Your objective:
Render the lines from the line containing "What physical distance" up to and including the line containing "3529 millimetres" as a Markdown table with two columns, Row for a running number and Line Text for the line itself. Leave out blank lines.
********************
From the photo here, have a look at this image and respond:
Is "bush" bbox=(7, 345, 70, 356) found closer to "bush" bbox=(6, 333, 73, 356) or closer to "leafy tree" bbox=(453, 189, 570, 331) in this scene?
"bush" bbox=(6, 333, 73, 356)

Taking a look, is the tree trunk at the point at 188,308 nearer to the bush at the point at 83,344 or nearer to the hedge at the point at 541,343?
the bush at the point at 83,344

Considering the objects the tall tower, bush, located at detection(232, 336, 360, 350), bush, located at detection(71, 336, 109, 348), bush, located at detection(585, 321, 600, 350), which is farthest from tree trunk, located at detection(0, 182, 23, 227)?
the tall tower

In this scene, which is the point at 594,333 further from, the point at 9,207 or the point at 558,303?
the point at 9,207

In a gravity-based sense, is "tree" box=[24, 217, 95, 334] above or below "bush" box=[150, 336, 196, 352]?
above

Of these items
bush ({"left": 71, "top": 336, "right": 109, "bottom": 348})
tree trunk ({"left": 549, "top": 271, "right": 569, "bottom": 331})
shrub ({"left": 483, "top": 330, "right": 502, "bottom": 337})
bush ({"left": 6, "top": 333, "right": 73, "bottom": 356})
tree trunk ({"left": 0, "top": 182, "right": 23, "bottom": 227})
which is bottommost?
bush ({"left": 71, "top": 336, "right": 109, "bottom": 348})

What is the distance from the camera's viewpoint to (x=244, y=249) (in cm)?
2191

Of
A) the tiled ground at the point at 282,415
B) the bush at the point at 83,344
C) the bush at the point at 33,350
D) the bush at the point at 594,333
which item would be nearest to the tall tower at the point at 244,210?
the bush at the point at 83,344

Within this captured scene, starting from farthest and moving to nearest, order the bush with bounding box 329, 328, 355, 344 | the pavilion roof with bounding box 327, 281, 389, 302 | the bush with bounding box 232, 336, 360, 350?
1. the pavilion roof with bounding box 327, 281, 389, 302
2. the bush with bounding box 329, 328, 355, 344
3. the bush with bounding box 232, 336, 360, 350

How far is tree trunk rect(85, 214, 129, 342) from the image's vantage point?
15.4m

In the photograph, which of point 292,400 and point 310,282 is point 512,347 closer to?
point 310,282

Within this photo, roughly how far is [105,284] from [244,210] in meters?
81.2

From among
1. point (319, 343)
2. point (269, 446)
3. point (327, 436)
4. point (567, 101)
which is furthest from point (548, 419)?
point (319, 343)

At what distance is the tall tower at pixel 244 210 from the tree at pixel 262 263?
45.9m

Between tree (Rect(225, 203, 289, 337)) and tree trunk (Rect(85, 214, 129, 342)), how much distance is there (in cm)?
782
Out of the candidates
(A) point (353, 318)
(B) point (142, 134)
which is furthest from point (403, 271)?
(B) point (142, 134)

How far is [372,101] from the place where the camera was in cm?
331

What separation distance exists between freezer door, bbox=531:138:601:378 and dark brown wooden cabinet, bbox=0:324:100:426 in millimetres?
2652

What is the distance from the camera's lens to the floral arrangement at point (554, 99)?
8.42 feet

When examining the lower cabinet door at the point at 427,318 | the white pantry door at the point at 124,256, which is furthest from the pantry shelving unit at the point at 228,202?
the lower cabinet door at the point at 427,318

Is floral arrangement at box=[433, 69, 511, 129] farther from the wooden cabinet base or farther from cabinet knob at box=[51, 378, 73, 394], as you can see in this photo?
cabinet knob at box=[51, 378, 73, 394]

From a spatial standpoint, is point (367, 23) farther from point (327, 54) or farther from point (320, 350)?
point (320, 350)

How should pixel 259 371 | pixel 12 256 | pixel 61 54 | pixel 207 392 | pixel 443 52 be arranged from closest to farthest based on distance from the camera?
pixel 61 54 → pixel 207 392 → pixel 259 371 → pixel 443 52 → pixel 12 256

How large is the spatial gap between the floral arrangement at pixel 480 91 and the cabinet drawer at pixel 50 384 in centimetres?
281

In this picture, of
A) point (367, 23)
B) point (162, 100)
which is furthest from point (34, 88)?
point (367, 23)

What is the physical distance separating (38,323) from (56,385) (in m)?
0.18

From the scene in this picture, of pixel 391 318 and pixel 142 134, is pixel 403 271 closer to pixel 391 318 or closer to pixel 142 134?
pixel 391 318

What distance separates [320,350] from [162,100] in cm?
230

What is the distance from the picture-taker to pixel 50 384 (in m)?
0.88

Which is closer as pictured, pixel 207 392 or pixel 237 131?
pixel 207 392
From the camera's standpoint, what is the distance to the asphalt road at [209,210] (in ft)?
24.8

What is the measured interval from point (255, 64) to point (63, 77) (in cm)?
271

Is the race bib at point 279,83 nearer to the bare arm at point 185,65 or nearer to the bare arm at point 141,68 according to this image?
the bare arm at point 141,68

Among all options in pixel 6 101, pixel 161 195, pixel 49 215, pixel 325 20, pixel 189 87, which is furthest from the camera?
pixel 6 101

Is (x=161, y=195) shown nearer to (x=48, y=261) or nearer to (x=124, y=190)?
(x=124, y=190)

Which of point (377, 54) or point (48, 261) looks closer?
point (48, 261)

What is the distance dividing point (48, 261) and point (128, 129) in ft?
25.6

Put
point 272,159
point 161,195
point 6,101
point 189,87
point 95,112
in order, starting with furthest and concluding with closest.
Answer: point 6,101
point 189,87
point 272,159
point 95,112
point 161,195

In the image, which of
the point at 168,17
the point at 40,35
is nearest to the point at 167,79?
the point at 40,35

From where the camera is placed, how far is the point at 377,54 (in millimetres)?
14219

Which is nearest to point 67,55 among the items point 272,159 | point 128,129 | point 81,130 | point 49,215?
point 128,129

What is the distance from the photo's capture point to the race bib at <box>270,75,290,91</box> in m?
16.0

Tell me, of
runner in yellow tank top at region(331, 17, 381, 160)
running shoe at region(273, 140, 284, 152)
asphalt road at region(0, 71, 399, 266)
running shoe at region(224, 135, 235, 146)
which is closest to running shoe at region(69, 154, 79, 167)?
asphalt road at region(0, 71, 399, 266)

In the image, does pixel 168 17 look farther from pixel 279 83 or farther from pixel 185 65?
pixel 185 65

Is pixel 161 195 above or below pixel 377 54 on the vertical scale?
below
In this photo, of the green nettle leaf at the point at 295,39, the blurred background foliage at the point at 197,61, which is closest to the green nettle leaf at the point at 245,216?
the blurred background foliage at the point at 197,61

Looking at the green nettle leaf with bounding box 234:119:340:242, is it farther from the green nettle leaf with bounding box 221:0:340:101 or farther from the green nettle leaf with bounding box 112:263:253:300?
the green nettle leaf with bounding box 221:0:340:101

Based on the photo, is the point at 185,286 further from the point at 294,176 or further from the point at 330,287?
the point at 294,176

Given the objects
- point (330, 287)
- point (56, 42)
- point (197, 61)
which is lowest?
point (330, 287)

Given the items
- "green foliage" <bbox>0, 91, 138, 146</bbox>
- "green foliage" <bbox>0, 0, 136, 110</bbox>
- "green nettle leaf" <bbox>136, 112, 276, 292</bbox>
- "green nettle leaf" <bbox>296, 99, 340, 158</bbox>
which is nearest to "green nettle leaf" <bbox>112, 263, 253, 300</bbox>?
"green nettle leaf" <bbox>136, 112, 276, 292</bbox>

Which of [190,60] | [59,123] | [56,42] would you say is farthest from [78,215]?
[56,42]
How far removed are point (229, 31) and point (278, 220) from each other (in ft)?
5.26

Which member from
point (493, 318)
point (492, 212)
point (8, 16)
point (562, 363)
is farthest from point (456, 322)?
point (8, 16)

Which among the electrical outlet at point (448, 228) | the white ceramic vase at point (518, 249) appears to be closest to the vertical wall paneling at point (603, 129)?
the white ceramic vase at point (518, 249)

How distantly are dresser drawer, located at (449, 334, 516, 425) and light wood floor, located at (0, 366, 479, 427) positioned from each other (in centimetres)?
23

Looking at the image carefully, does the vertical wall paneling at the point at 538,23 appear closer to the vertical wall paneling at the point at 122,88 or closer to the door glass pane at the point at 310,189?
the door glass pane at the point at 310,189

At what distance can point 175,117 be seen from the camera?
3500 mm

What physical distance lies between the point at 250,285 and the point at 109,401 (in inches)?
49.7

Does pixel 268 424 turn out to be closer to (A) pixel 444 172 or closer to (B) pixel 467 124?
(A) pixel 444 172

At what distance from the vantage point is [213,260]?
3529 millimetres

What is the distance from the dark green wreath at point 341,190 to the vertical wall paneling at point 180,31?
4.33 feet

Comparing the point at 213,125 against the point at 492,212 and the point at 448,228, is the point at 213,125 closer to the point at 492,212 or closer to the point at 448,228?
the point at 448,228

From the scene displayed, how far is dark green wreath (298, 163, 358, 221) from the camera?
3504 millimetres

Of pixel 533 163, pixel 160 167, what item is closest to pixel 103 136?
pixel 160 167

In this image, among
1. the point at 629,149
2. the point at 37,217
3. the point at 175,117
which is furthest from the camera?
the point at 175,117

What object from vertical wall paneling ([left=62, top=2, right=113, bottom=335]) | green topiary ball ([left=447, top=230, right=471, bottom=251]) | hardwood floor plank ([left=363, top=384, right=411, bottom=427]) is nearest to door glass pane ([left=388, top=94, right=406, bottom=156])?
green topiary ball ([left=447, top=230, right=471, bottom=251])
********************
Exercise output:
| Row | Line Text |
|---|---|
| 1 | What physical distance lies between the point at 250,285 and the point at 109,401 (in inches)? |
| 2 | 49.7 |
| 3 | Does pixel 268 424 turn out to be closer to (A) pixel 444 172 or closer to (B) pixel 467 124? |
| 4 | (A) pixel 444 172 |
| 5 | At what distance from the vantage point is [213,260]? |
| 6 | 3529 millimetres |